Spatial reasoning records
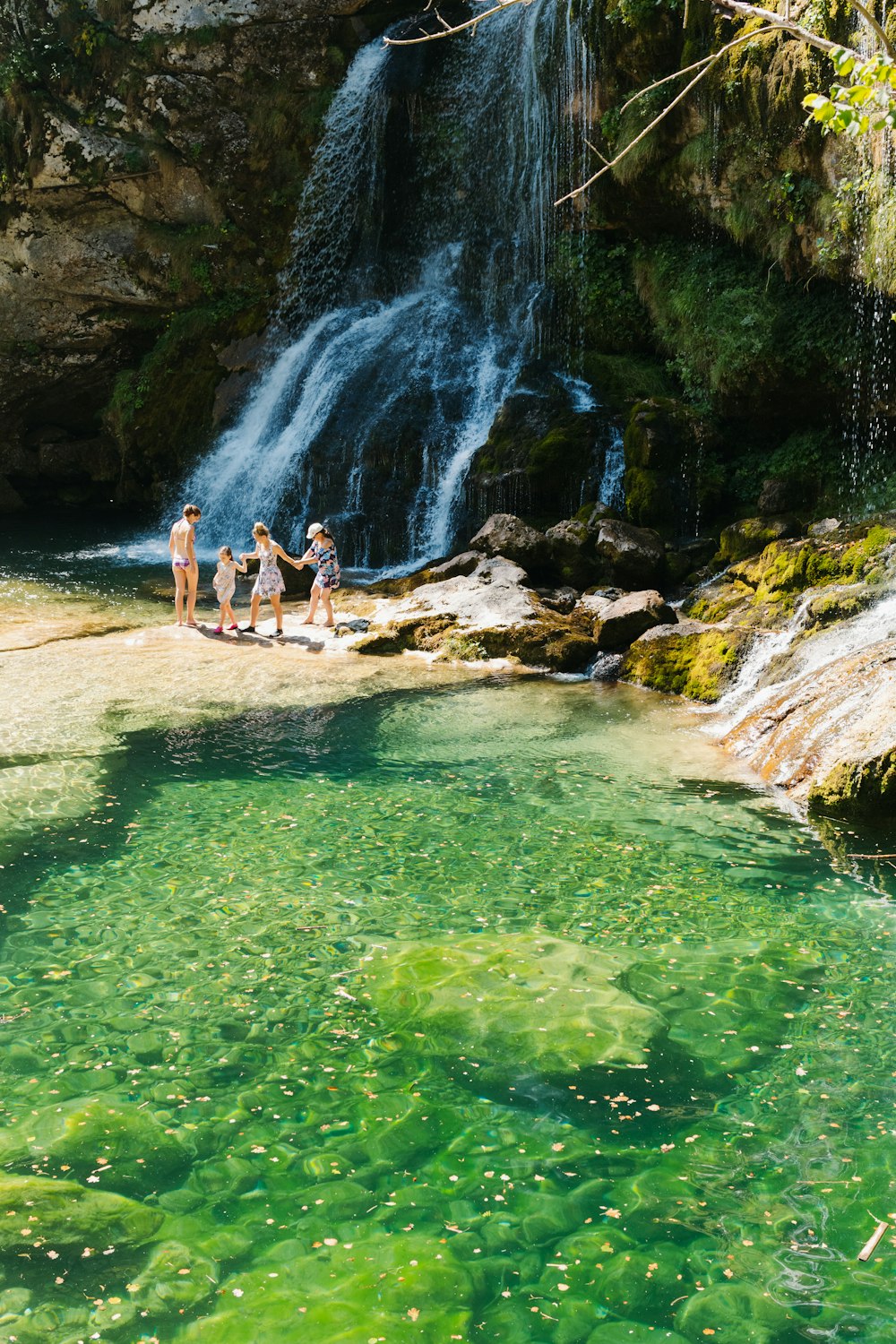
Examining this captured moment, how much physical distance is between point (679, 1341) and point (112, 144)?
24.0 m

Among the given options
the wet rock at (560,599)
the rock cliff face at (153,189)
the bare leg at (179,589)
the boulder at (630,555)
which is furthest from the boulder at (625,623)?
the rock cliff face at (153,189)

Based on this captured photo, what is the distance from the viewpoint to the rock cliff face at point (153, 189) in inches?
878

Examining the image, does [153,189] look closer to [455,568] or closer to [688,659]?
[455,568]

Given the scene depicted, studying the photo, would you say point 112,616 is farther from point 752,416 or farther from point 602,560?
point 752,416

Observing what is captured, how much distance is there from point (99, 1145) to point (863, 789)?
590cm

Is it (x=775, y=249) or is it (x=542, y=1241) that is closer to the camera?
(x=542, y=1241)

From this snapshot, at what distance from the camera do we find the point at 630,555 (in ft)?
49.5

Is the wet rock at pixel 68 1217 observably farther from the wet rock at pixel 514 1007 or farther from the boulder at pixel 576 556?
the boulder at pixel 576 556

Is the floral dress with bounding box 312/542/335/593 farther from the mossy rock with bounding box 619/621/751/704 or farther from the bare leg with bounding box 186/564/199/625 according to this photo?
the mossy rock with bounding box 619/621/751/704

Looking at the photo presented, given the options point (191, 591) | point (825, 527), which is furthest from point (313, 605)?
point (825, 527)

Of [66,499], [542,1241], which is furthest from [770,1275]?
[66,499]

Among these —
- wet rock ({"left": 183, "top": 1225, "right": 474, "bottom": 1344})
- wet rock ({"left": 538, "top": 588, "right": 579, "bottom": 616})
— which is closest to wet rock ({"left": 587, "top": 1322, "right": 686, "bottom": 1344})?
wet rock ({"left": 183, "top": 1225, "right": 474, "bottom": 1344})

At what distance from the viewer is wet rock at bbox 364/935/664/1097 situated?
5305 mm

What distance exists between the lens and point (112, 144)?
884 inches
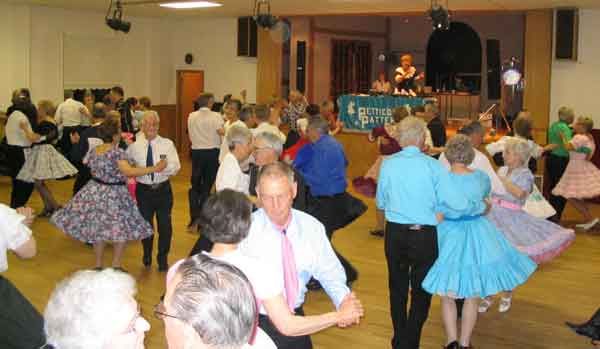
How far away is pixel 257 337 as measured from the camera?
2.11 meters

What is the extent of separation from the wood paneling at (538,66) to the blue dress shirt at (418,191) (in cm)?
772

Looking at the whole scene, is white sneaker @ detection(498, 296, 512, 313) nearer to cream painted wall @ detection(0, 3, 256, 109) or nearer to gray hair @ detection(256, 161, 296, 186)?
gray hair @ detection(256, 161, 296, 186)

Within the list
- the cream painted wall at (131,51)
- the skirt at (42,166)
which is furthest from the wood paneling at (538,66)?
the skirt at (42,166)

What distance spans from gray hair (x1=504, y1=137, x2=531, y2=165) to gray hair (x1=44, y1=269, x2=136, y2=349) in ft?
12.6

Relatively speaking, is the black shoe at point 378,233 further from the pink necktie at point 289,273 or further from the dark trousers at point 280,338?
the pink necktie at point 289,273

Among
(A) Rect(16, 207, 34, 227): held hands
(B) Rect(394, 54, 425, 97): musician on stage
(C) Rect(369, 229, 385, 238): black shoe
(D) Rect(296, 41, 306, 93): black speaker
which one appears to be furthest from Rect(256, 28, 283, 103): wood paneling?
(A) Rect(16, 207, 34, 227): held hands

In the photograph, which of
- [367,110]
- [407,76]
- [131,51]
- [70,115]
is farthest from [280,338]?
[407,76]

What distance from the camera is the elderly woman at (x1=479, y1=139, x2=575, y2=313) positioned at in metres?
5.25

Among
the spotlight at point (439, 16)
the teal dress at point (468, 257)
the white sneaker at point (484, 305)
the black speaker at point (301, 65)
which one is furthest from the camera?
the black speaker at point (301, 65)

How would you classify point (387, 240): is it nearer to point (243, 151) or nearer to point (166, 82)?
point (243, 151)

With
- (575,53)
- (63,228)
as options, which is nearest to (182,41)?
(575,53)

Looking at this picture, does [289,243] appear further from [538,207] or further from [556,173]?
[556,173]

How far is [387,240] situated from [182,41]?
11675mm

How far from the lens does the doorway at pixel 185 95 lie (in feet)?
49.9
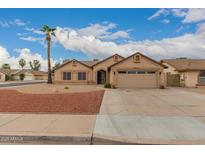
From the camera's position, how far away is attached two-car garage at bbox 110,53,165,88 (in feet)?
81.3

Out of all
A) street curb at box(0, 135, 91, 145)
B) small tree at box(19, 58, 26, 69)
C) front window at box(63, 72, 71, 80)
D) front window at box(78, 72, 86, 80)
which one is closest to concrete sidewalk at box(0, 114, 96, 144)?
street curb at box(0, 135, 91, 145)

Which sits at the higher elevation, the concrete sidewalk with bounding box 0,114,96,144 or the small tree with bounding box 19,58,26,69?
the small tree with bounding box 19,58,26,69

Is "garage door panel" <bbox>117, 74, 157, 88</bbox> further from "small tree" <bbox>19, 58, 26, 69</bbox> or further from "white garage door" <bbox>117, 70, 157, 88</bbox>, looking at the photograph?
"small tree" <bbox>19, 58, 26, 69</bbox>

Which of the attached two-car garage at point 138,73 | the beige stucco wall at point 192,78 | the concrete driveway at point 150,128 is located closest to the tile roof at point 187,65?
the beige stucco wall at point 192,78

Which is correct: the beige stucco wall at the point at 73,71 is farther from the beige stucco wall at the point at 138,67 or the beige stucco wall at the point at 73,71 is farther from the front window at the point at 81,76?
the beige stucco wall at the point at 138,67

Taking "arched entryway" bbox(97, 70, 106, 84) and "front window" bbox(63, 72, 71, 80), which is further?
"arched entryway" bbox(97, 70, 106, 84)

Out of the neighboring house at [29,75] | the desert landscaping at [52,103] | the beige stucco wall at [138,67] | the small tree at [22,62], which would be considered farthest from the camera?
the small tree at [22,62]

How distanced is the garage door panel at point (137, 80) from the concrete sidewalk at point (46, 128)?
17.5m

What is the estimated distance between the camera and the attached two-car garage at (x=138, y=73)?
24.8 metres

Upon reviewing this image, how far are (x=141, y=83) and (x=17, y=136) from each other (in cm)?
2062

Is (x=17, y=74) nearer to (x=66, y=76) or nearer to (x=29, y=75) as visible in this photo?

• _AIM_
Transcribe each line above verbatim, with the pictures left out.

• _THE RESULT_
Examining this captured moment, how much physical distance is between point (679, 1341) and point (112, 144)?
24.0 m

Among the given options
the wet rock at (560,599)
the rock cliff face at (153,189)
the bare leg at (179,589)
the boulder at (630,555)
which is furthest from the boulder at (625,623)?
the rock cliff face at (153,189)

Based on this captured photo, what is the distance from the viewpoint to the rock cliff face at point (153, 189) in inches?
878

Examining the image, does [153,189] look closer to [455,568] or closer to [688,659]?
[455,568]

Given the scene depicted, studying the photo, would you say point 112,616 is farther from point 752,416 or farther from point 602,560?
point 752,416

Observing what is captured, how much distance is there from point (99, 1145) to point (863, 789)?
590cm

Is it (x=775, y=249) or is it (x=542, y=1241) that is closer to the camera?
(x=542, y=1241)

From this snapshot, at what distance from the camera do we find the point at 630,555 (in ft)?
49.5

Is the wet rock at pixel 68 1217 observably farther from the wet rock at pixel 514 1007 or farther from the boulder at pixel 576 556?
the boulder at pixel 576 556

Is the floral dress with bounding box 312/542/335/593 farther from the mossy rock with bounding box 619/621/751/704 or farther from the bare leg with bounding box 186/564/199/625 according to this photo?
the mossy rock with bounding box 619/621/751/704

Looking at the photo presented, given the options point (191, 591) | point (825, 527), which is furthest from point (313, 605)?
point (825, 527)

Of [66,499], [542,1241], which is furthest from [770,1275]?
[66,499]

Among these —
- wet rock ({"left": 183, "top": 1225, "right": 474, "bottom": 1344})
- wet rock ({"left": 538, "top": 588, "right": 579, "bottom": 616})
— which is closest to wet rock ({"left": 587, "top": 1322, "right": 686, "bottom": 1344})?
wet rock ({"left": 183, "top": 1225, "right": 474, "bottom": 1344})

At what distance from the viewer is wet rock at bbox 364/935/664/1097 situated?
5305 mm

What distance exists between the lens and point (112, 144)?
884 inches
How far away is pixel 257 337 as measured from the camera?
2.11 meters

What is the extent of separation from the wood paneling at (538,66) to the blue dress shirt at (418,191) (in cm)?
772

Looking at the whole scene, is white sneaker @ detection(498, 296, 512, 313) nearer to cream painted wall @ detection(0, 3, 256, 109) or nearer to gray hair @ detection(256, 161, 296, 186)?
gray hair @ detection(256, 161, 296, 186)

Within the list
- the cream painted wall at (131,51)
- the skirt at (42,166)
which is furthest from the wood paneling at (538,66)?
the skirt at (42,166)

What distance spans from gray hair (x1=504, y1=137, x2=531, y2=165) to gray hair (x1=44, y1=269, x2=136, y2=349) in ft?
12.6

Relatively speaking, is the black shoe at point 378,233 further from the pink necktie at point 289,273 or further from the dark trousers at point 280,338?
the pink necktie at point 289,273

Among
(A) Rect(16, 207, 34, 227): held hands
(B) Rect(394, 54, 425, 97): musician on stage
(C) Rect(369, 229, 385, 238): black shoe
(D) Rect(296, 41, 306, 93): black speaker
which one appears to be furthest from Rect(256, 28, 283, 103): wood paneling?
(A) Rect(16, 207, 34, 227): held hands

In the photograph, which of
- [367,110]
- [407,76]
- [131,51]
- [70,115]
is farthest from [280,338]?
[407,76]

What distance from the camera is the elderly woman at (x1=479, y1=139, x2=575, y2=313) positioned at in metres?
5.25

Among
the spotlight at point (439, 16)
the teal dress at point (468, 257)
the white sneaker at point (484, 305)
the black speaker at point (301, 65)
which one is furthest from the camera?
the black speaker at point (301, 65)

How would you classify point (387, 240): is it nearer to point (243, 151) or nearer to point (166, 82)?
point (243, 151)

With
- (575,53)
- (63,228)
as options, which is nearest to (182,41)?
(575,53)

Looking at this picture, does [289,243] appear further from [538,207] or further from [556,173]?
[556,173]

How far is [387,240] situated from [182,41]?
11675mm

How far from the lens does the doorway at pixel 185 95 lie (in feet)?
49.9
From the camera's position, how far away is attached two-car garage at bbox 110,53,165,88 (in feet)?
81.3

Out of all
A) street curb at box(0, 135, 91, 145)
B) small tree at box(19, 58, 26, 69)
C) front window at box(63, 72, 71, 80)
D) front window at box(78, 72, 86, 80)
which one is closest to concrete sidewalk at box(0, 114, 96, 144)?
street curb at box(0, 135, 91, 145)

Which sits at the higher elevation, the concrete sidewalk with bounding box 0,114,96,144 or the small tree with bounding box 19,58,26,69?
the small tree with bounding box 19,58,26,69

Is "garage door panel" <bbox>117, 74, 157, 88</bbox> further from "small tree" <bbox>19, 58, 26, 69</bbox> or further from "white garage door" <bbox>117, 70, 157, 88</bbox>, looking at the photograph?
"small tree" <bbox>19, 58, 26, 69</bbox>

Which of the attached two-car garage at point 138,73 | the beige stucco wall at point 192,78 | the concrete driveway at point 150,128 is located closest to the tile roof at point 187,65?
the beige stucco wall at point 192,78

Which is correct: the beige stucco wall at the point at 73,71 is farther from the beige stucco wall at the point at 138,67 or the beige stucco wall at the point at 73,71 is farther from the front window at the point at 81,76?
the beige stucco wall at the point at 138,67

Taking "arched entryway" bbox(97, 70, 106, 84) and "front window" bbox(63, 72, 71, 80), which is further?
"arched entryway" bbox(97, 70, 106, 84)

Out of the neighboring house at [29,75] | the desert landscaping at [52,103] | the beige stucco wall at [138,67] | the small tree at [22,62], which would be considered farthest from the camera?
the small tree at [22,62]

How distanced is the garage door panel at point (137, 80) from the concrete sidewalk at point (46, 128)?
17.5m

What is the estimated distance between the camera and the attached two-car garage at (x=138, y=73)?
24.8 metres

Upon reviewing this image, how far are (x=141, y=83) and (x=17, y=136) from each other (in cm)?
2062

Is (x=17, y=74) nearer to (x=66, y=76) or nearer to (x=29, y=75) as visible in this photo?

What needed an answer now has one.